Prior to coming to the University of Iowa, Nancy had several different positions that built up her understanding of how a library functions.
“I had a preservation background that made me a good fit here and helped me come up to speed fairly quickly because I had dealt with a disaster within the State Historical Society, so I had real life experience with that. When I first became a librarian, I thought I wanted to be a rare book cataloger so I was a cataloger for a couple years, which I think is really helpful to understand if you’re in preservation.”
Her experience with disaster emergencies proved to be incredibly helpful during the local 2008 floods. Nancy worked to preserve materials in both Cedar Rapids and Iowa City and described the experience as one she’ll never forget. She recalled the way the community came together in Cedar Rapids.
“We weren’t expecting these 200 volunteers to come and help us move stuff out of the basement.
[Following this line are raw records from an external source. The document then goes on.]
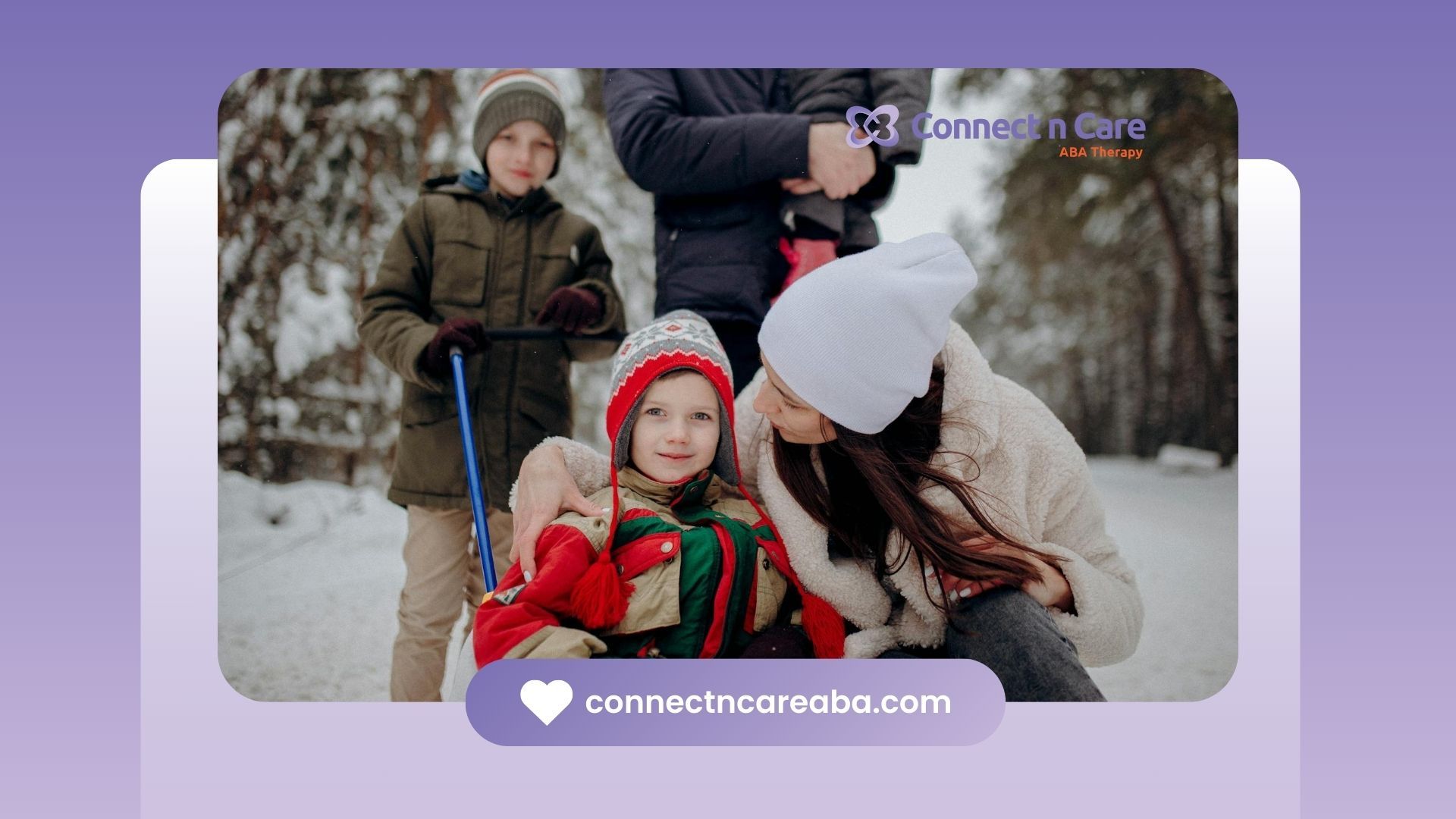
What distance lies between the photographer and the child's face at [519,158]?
1829 mm

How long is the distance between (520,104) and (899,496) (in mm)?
857

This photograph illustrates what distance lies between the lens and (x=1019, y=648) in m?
1.73

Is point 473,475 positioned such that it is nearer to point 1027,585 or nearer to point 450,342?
point 450,342

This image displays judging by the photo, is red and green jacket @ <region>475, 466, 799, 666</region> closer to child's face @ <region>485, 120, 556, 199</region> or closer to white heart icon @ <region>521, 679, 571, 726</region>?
white heart icon @ <region>521, 679, 571, 726</region>

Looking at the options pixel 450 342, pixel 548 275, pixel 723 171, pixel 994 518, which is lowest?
pixel 994 518

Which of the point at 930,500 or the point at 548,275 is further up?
the point at 548,275

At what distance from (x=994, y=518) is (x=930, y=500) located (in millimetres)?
100

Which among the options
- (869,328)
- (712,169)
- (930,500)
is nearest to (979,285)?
(869,328)

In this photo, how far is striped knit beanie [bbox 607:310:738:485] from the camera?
1756 mm

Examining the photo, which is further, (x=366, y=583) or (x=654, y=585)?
(x=366, y=583)

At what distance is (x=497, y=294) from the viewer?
6.07 feet

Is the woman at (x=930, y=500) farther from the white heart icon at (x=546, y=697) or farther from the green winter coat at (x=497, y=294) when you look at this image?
the white heart icon at (x=546, y=697)

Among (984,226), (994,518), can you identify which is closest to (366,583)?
(994,518)

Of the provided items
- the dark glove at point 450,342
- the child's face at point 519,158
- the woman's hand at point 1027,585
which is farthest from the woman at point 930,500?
the child's face at point 519,158
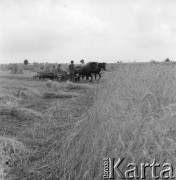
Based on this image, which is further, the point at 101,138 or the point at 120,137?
the point at 101,138

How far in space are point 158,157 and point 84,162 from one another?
105cm

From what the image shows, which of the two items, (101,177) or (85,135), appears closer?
(101,177)

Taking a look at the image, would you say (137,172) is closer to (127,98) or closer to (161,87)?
(127,98)

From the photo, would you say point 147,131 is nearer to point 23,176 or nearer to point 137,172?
point 137,172

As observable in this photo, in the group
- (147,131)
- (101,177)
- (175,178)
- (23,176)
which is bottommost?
(23,176)

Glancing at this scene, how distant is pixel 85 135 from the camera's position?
428cm

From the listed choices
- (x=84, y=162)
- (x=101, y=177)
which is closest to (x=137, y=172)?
(x=101, y=177)

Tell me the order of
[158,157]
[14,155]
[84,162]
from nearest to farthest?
[158,157], [84,162], [14,155]

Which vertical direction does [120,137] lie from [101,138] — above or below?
above

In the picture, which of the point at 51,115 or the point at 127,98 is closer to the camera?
the point at 127,98

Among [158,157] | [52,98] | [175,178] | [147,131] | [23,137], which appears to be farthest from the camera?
[52,98]

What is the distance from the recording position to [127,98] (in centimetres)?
515

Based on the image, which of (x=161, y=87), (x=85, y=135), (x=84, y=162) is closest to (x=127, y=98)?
(x=161, y=87)

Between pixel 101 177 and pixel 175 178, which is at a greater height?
pixel 175 178
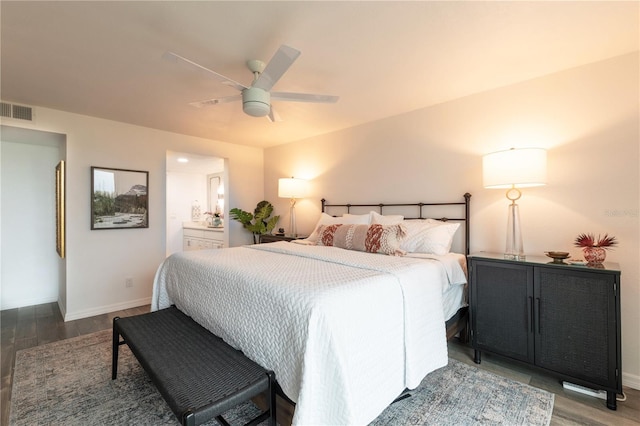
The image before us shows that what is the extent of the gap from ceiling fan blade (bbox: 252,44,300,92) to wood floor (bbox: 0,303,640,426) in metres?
2.59

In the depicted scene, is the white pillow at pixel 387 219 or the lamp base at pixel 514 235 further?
the white pillow at pixel 387 219

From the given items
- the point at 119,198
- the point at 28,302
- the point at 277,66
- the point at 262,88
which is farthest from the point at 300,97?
the point at 28,302

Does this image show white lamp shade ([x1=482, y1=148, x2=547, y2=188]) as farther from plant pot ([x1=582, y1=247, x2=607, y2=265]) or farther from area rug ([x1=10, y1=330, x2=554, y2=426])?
area rug ([x1=10, y1=330, x2=554, y2=426])

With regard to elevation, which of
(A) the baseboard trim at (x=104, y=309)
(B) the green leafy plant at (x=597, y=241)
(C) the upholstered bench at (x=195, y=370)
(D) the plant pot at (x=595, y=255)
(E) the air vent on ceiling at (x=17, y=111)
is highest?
(E) the air vent on ceiling at (x=17, y=111)

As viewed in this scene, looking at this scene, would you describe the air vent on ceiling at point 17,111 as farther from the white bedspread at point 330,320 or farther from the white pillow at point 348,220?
the white pillow at point 348,220

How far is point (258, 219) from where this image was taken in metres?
4.72

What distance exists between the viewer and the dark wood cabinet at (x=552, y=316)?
1817mm

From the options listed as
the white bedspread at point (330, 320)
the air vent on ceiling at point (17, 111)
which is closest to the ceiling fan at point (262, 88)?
the white bedspread at point (330, 320)

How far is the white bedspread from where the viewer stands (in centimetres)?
124

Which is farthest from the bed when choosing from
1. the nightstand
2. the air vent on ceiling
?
the air vent on ceiling

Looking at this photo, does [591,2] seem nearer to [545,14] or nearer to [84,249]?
[545,14]

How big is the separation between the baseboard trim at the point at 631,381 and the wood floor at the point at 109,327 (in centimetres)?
4

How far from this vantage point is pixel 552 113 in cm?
237

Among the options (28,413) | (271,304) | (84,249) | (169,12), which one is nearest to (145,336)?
(28,413)
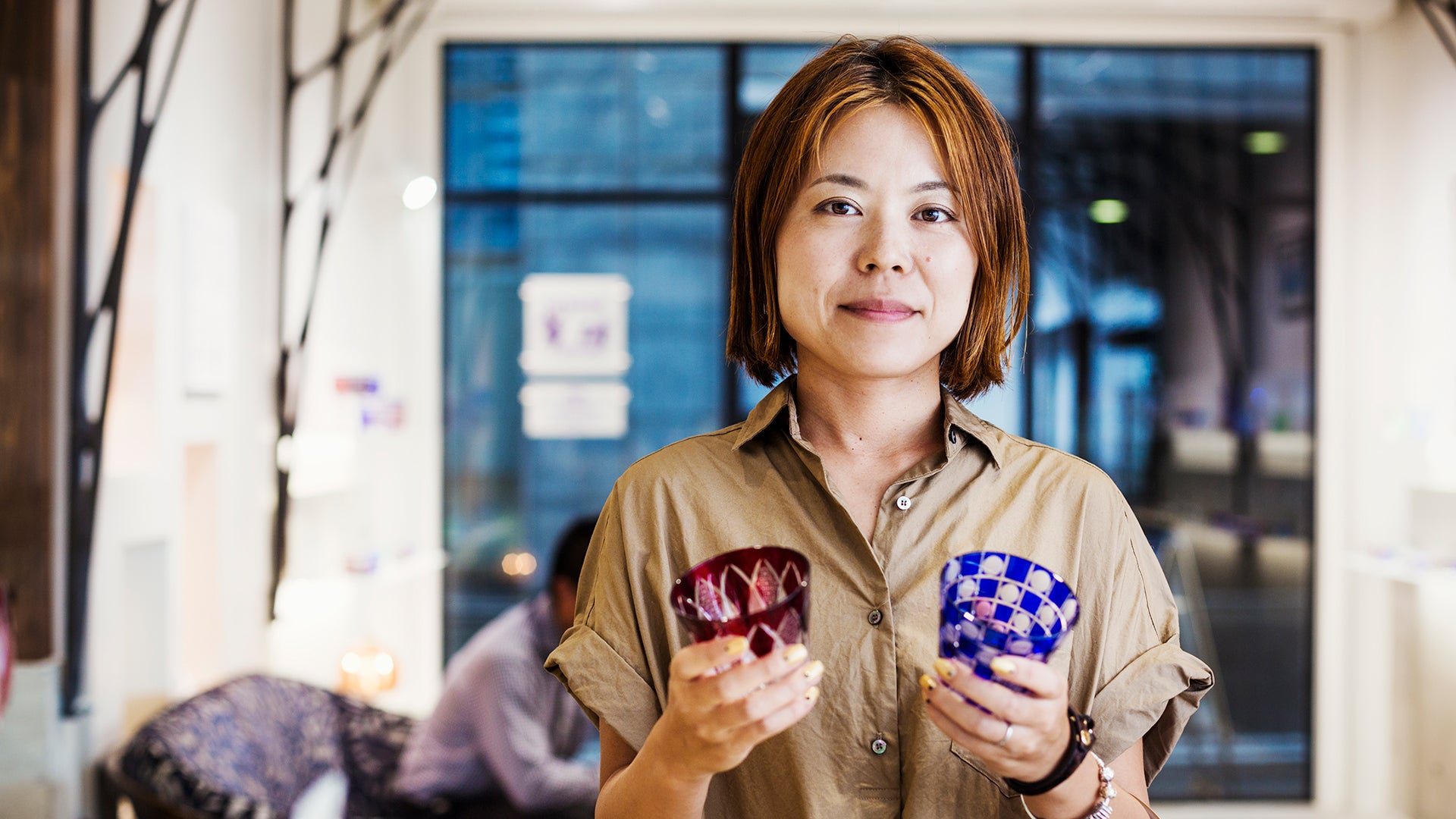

No amount of training prepares you for dealing with that… People for years after were still talking about it.” She remembered the jarring visual after the water rose. “We were one of the first ones led into the area and it looked like a war zone. I don’t know how you even get your brains and emotions around that; it was very intense.”
Nancy commented that she felt her biggest contribution during the process was being on site quickly to advise about what could be salvaged; this led to another contribution.
“[Getting there right away] was major and that was the reason that I recommended to the Iowa Preservation and Conservation Consortium that we establish a formalized trained Iowa response group. I realized that if we get there right away we can really make an impact.”
As part of her work with the ISO, she traveled to Berlin early this year to head the U.S. delegation in developing the international standard for emergency preparedness and response.
“I had been the American Libraries Association representative for the US for the National Information Standards Organization that works into the ISO. And I had been on that for four years. When the call came out for volunteers to work on international standards for a disaster response document, I volunteered and was selected… It was really interesting to get to see how different countries are organized to respond to disasters. It was a really good learning experience.”
While her career has involved many large-scale projects, Nancy noted that what she’ll miss the most about the day-to-day of her job is the people. People are what she’s always been passionate about.
“I feel that I really built up a nice conservation lab and we’ve got a nice digitization workflow going. But none of that could happen without staff. So I really like finding ways that staff can be successful and “own” a piece of the department…I’ve always tried to do that. The people make the day-to-day. That’s what made it hard to retire; I can’t take them with me.”